PAGE EXTRACT
But arguably the true crisis facing the offense of coach Matt Nagy and coordinator Mark Helfrich is not the inability to run the football. In the nearly two years since the hiring of Nagy, the Bears have not been built to be a running team anyway, the drafting of David Montgomery notwithstanding.

No, the bigger concern looming over all of the problems on offense is that its strength – the West Coast, high-percentage-passing scheme of Nagy/Andy Reid – isn’t a strength. And it was supposed to be.

The Nagy Bears were constructed by GM Ryan Pace to be a pass-based offense; the pass can be used to set up the run, as well as vice versa. And yet for all the concern over the run failures, the fact is that the Bears aren’t very good doing what they were designed to do.

Mitch Trubisky, Trey Burton, Taylor Gabriel, Anthony Miller, Cordarrelle Patterson, Allen Robinson, even Adam Shaheen – all these supposed “weapons” were to have been fashioned into an offensive force under Nagy. It hasn’t happened and is sliding in the opposite direction; more on that shortly.

Right now, only Robinson warrants the “weapon” designation. But that’s a personnel discussion for another time.

WRITTEN TASK 1
Could you edit the entries from the start of the entries through the line containing "Quarto de hotel", replacing "beige" with "gray" and leaving everything else unchanged? Omit the pictures from your answer.

(Excerpts from a dataset)

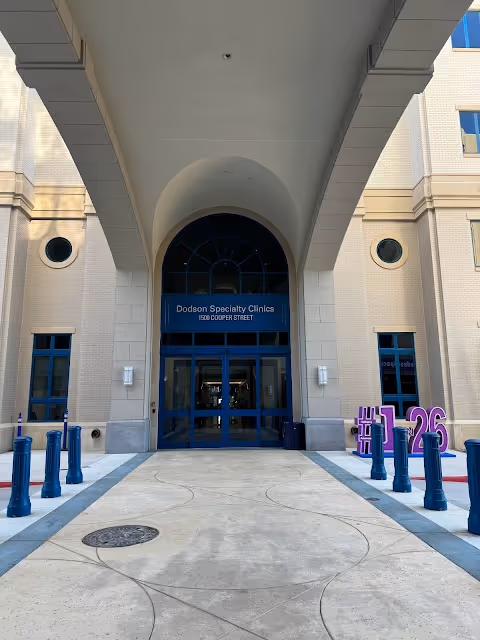 Front entrance of a beige clinic with an arched doorway and blue-framed windows.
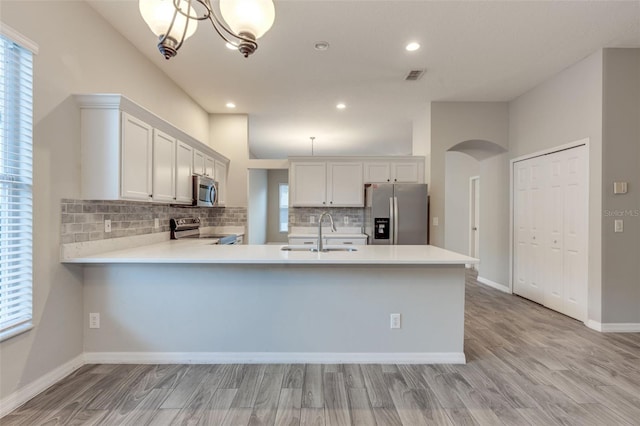 kitchen with kitchen peninsula, appliances with stainless steel finishes, sink, light hardwood / wood-style flooring, and white cabinetry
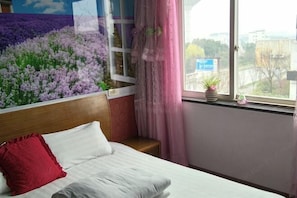 Quarto de hotel com cama, janela com vista para edifícios, uma mesinha e cortina.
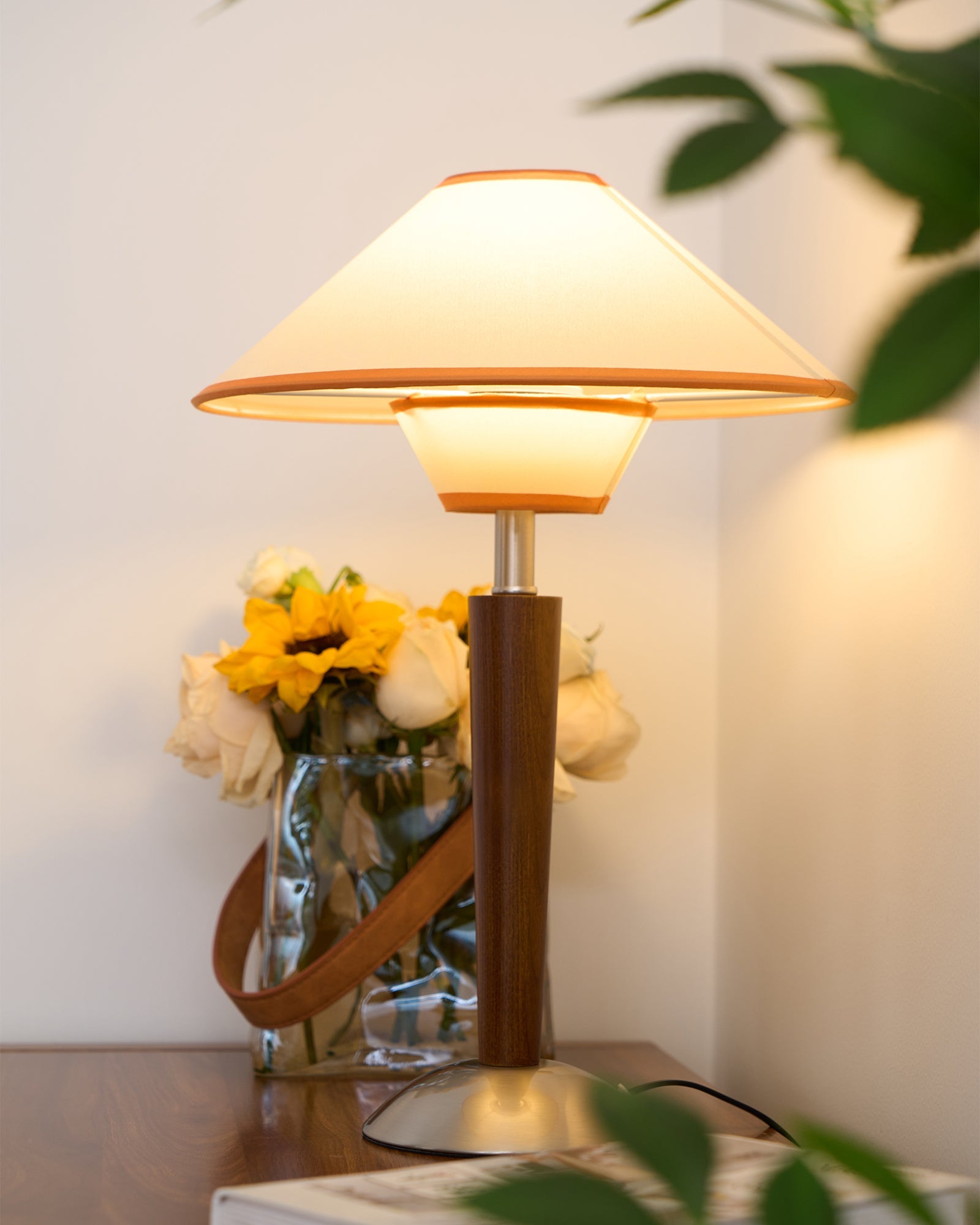Walnut wood table lamp with soft fabric shade and warm glow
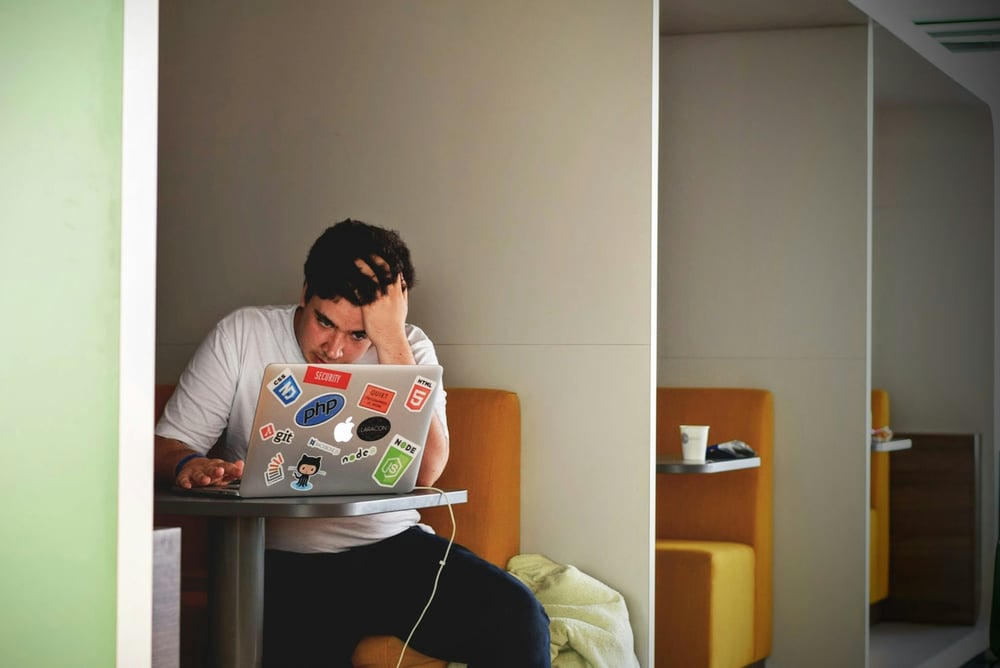 frustrated looking man sitting with his laptop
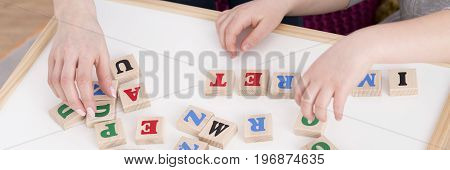 Close-up of speech therapist during reading classes with student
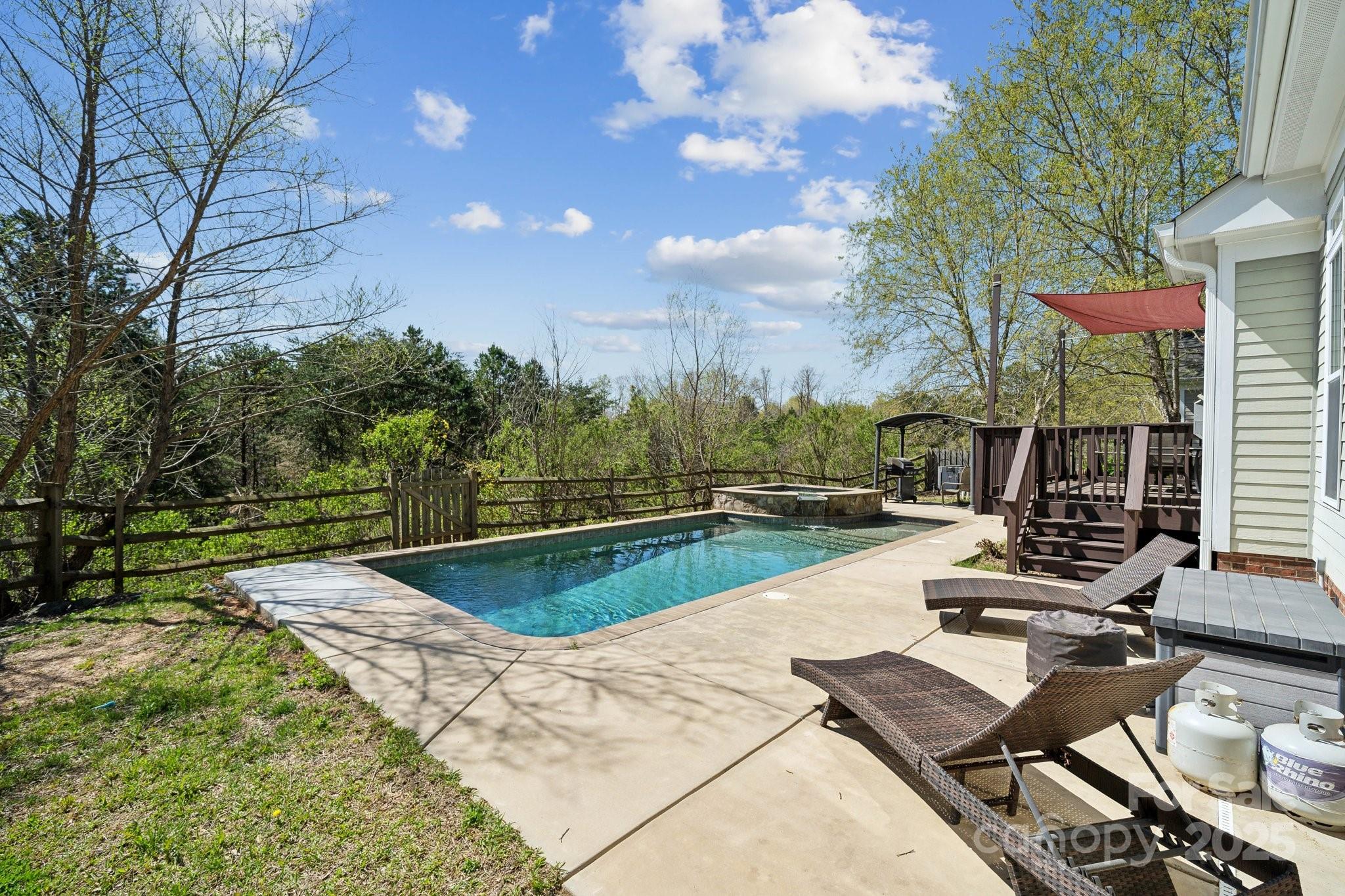 369 Shoreline Parkway Tega Cay, SC 29708 - Photo 34 of 40 a view of a swimming pool with lounge chairs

WRITTEN TASK 2
Would you copy, word for word, the part of the passage on the Bears' offense that opens with the words "No, the bigger" and closes with "designed to do."?

TASK OUTPUT 1
 Front entrance of a gray clinic with an arched doorway and blue-framed windows.
 kitchen with kitchen peninsula, appliances with stainless steel finishes, sink, light hardwood / wood-style flooring, and white cabinetry
 Quarto de hotel com cama, janela com vista para edifícios, uma mesinha e cortina.

TASK OUTPUT 2
No, the bigger concern looming over all of the problems on offense is that its strength – the West Coast, high-percentage-passing scheme of Nagy/Andy Reid – isn’t a strength. And it was supposed to be.

The Nagy Bears were constructed by GM Ryan Pace to be a pass-based offense; the pass can be used to set up the run, as well as vice versa. And yet for all the concern over the run failures, the fact is that the Bears aren’t very good doing what they were designed to do.